TRECHO DO DOCUMENTO =
Devemos sempre ter consciência da distinção entre problemas ligados à nossa
contribuição pessoal para produção do conhecimento científico e os problemas ligados
às teorias científicas, aos argumentos científicos.

-2ª TESE – DA RELEVÂNCIA DE UMA EPISTEMOLOGIA OBJETIVISTA


A segunda categoria de problemas, aquela relativa aos produtos produzidos é
mais importante que a primeira.
O estudo dos produtos é muito mais importante que o estudo da produção,
mesmo para uma compreensão da produção e de seus métodos.

-3ª TESE – UMA ESPISTEMOLOGIA OBJETIVISTA PODE AJUDAR A LANÇAR LUZ


SOBRE OS PROCESSOS SUBJETIVOS DE PENSAMENTO DOS CIENTISTAS.
Os problemas da segunda categoria são básicos para compreender os
problemas de produção. Podemos aprender mais sobre o comportamento de
produção estudando os próprios produtos.
Podemos aprender, acerca da heurística (ciência que tem por objeto a
descoberta dos fatos) e da metodologia estudando teorias pró e contra. Podemos
aprender muito do comportamento e da psicologia partindo do estudo dos produtos.
- abordagem objetiva – do terceiro mundo. Parte dos efeitos;
- abordagem subjetiva – do segundo mundo, behaviorista, psicológica,
sociológica do conhecimento científico. É causal.
Em todas as ciências a abordagem comum vem dos efeitos para as causas. O
efeito suscita o problema.

3) A Objetividade e Autonomia do Terceiro Mundo

Segundo Popper, razão para errônea abordagem subjetiva é o fato, por


exemplo, de que um livro nada é sem um leitor. Essa concepção é errada. Um ninho de
vespa é um ninho de vespa mesmo depois de abandonado.

DADOS =
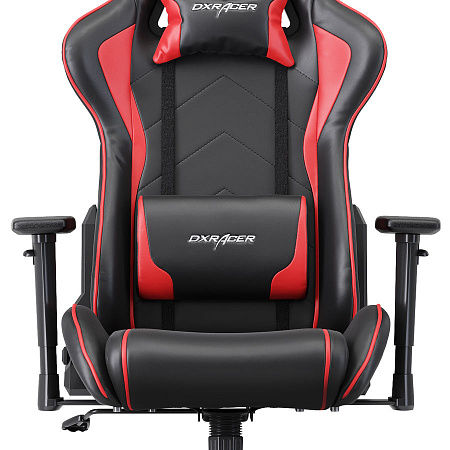 Gaming Chair DXRacer Formula GC-F08-NR, Black/Red, User max loadt up to 150kg / height 145-180cm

ENUNCIADO = Diga se cada afirmação abaixo está de acordo com o trecho do documento, respondendo sim ou não e citando literalmente as palavras do trecho que decidem a questão. 1. O estudo dos produtos é considerado menos importante que o estudo da produção. 2. A abordagem subjetiva é apresentada como causal. 3. Um ninho de vespa deixa de ser um ninho de vespa depois de abandonado. Baseie-se somente no trecho do documento, sem usar os dados.

RESPOSTA =
1. Não: "O estudo dos produtos é muito mais importante que o estudo da produção"
2. Sim: "sociológica do conhecimento científico. É causal."
3. Não: "Um ninho de vespa é um ninho de vespa mesmo depois de abandonado."